SOURCE EXCERPT ::
Photo credit: Richard H. Smith

Ruddigore (Opera North). Theatre Royal, Nottingham.  21 November 2024.

4✩✩✩✩. Review: William Ruff.

“A spookily spectacular success (but with reservations…).”

If you want to know the plot of Gilbert and Sullivan’s Ruddigore, you don’t need to stray far beyond the ruddy, gory title and the cast list: Sir Despard Murgatroyd, the ‘evil baronet’ and various other Murgatroyds plus Mad Margaret and lots of ghosts who step out of their picture frames.  The good characters are very good indeed: Richard Dauntless, Old Adam Goodheart and the innocent Rose Maybud.  At the centre of the story is a curse (every baronet is forced to commit a crime every day…) and you can’t have a comic opera without the right people (including a ghost!) marrying each other at the end.

The opera opens with a lot of story-telling, cleverly managed (in Jo Davies’s staging) partly via a silent film montage during the Overture.  When the curtain rises, we are introduced to village life updated to the era of early cinema.  It’s all very appealing to the eye as the opening chorus of wouldbe professional bridesmaids give us a taste of their comic potential.  As usual with G&S there are the usual extreme complications of family relationships to navigate.  But what makes Ruddigore special is all the gothic stuff.

Opera North is very respectful of Ruddigore’s first Act.  As far as I could tell, not a word of Gilbert’s original text is altered – which is both good and not-so-good.  There’s a lot of spoken dialogue between the musical numbers and you really have to stretch your sense of humour to find it funny.  However, this Ruddigore becomes a different show in Act 2, in the scene where the family portraits spring into full ghostly life in Richard Hudson’s ingenious set.  Everything suddenly becomes a super-charged, spookily spectacular success.  And there is some wonderfully topical rewriting involving Liz Truss and Keir Starmer’s glasses!

Opera North has a policy of having each show’s words on large screens in the auditorium.  This is (for most people) vital when the opera is sung in a foreign language – and very helpful even when the opera is in English.  However, it was a surprising decision in Ruddigore to have all the spoken dialogue visible as well.  This means that you can see the punchlines before they are delivered and possibly contributes to much of the dialogue sounding underpowered.  Henry Waddington (Goodheart) is the glorious, theatre-filling exception – but once upon a time big performances which reached the back row of the balcony were the stock-in-trade of G&S singers.

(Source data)
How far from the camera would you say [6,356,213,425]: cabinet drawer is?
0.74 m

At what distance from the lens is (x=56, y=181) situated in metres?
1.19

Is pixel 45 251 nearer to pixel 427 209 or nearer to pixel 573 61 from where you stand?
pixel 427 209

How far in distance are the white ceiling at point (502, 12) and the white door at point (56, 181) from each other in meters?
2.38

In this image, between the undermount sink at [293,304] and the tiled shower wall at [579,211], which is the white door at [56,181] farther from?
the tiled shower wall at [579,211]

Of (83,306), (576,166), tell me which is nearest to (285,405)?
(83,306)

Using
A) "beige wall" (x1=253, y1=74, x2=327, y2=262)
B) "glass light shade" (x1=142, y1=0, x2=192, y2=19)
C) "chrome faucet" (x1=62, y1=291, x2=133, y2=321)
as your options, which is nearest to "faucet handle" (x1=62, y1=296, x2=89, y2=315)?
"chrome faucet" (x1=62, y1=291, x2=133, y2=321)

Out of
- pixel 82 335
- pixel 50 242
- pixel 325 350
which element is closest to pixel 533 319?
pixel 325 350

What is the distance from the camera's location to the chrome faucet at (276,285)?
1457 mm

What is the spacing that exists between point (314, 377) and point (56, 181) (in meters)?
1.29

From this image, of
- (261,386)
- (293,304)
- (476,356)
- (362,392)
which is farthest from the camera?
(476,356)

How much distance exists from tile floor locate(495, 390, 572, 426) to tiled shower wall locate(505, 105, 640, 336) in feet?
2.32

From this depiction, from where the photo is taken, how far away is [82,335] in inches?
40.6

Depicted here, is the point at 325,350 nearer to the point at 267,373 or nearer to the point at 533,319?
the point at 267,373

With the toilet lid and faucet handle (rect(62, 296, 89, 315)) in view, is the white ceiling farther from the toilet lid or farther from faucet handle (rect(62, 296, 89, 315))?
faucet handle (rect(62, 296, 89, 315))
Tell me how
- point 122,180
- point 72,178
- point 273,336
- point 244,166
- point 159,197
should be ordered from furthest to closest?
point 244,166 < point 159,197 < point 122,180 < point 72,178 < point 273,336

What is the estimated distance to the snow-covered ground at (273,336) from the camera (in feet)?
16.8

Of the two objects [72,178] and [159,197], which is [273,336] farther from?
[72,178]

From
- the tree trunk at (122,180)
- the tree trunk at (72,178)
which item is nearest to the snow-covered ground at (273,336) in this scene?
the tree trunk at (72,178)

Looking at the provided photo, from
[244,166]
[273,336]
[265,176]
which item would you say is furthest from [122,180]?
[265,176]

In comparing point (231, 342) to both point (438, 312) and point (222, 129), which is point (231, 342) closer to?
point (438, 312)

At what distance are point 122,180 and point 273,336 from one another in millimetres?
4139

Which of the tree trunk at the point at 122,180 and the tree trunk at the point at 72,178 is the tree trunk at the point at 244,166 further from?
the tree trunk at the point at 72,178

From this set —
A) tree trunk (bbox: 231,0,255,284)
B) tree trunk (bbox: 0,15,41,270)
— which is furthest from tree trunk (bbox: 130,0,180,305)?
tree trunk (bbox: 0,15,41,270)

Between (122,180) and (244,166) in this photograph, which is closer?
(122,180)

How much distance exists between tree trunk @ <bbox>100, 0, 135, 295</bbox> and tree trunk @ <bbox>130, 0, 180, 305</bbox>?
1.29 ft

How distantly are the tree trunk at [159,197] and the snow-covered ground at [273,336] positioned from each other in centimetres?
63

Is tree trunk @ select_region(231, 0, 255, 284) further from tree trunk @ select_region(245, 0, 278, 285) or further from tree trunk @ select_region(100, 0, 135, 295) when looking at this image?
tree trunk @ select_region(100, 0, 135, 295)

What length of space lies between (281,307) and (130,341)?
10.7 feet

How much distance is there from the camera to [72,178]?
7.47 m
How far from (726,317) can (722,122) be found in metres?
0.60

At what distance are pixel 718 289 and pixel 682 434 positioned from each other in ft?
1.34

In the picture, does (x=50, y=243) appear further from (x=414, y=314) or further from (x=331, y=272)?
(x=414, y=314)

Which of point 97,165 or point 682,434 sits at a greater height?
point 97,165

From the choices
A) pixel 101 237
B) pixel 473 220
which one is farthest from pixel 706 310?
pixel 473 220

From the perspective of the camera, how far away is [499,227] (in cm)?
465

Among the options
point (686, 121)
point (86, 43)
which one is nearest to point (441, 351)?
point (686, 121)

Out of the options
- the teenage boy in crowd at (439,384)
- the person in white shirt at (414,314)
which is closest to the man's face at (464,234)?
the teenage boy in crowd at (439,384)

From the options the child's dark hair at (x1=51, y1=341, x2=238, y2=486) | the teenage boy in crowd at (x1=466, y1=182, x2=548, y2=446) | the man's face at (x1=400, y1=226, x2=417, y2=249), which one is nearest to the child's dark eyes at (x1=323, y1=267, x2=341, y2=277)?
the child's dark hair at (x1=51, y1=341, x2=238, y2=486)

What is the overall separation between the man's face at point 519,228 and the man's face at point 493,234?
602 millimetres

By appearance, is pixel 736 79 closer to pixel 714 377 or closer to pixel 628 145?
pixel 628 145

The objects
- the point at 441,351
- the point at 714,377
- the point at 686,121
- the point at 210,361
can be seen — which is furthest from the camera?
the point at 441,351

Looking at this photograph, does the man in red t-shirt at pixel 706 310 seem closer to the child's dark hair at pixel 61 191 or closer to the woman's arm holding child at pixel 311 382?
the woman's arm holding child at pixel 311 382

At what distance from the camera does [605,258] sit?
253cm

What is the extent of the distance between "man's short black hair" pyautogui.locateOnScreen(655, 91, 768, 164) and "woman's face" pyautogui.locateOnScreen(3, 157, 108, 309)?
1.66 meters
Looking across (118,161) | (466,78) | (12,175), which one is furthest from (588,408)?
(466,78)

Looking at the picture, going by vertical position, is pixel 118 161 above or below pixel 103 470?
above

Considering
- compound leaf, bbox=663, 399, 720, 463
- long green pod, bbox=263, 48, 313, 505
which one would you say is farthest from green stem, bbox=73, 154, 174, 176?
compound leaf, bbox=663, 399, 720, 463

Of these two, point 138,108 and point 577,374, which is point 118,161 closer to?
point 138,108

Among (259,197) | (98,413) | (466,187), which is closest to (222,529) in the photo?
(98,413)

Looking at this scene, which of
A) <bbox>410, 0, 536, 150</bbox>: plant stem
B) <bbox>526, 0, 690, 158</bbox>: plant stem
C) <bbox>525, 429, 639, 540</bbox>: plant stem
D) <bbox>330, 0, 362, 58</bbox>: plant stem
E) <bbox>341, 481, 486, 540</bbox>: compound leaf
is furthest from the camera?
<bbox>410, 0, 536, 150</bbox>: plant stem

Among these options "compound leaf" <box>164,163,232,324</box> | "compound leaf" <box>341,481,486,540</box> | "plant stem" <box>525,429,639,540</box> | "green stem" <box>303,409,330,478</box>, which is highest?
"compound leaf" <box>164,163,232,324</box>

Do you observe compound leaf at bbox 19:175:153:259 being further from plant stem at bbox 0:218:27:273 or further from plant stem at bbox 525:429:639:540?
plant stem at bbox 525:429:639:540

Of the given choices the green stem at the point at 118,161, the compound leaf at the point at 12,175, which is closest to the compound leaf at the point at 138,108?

TASK 1 :: Drawing on the Ruddigore review, explain why the reviewer considers the decision to show all the spoken dialogue on the auditorium screens a drawback.
TASK 2 :: According to the Ruddigore review, whose set is the scene in which the family portraits come to ghostly life?

FULL SOLUTION 1 :: Showing the dialogue lets the audience read the punchlines before the performers deliver them. The reviewer suggests this may contribute to much of the dialogue sounding underpowered.

FULL SOLUTION 2 :: Richard Hudson's.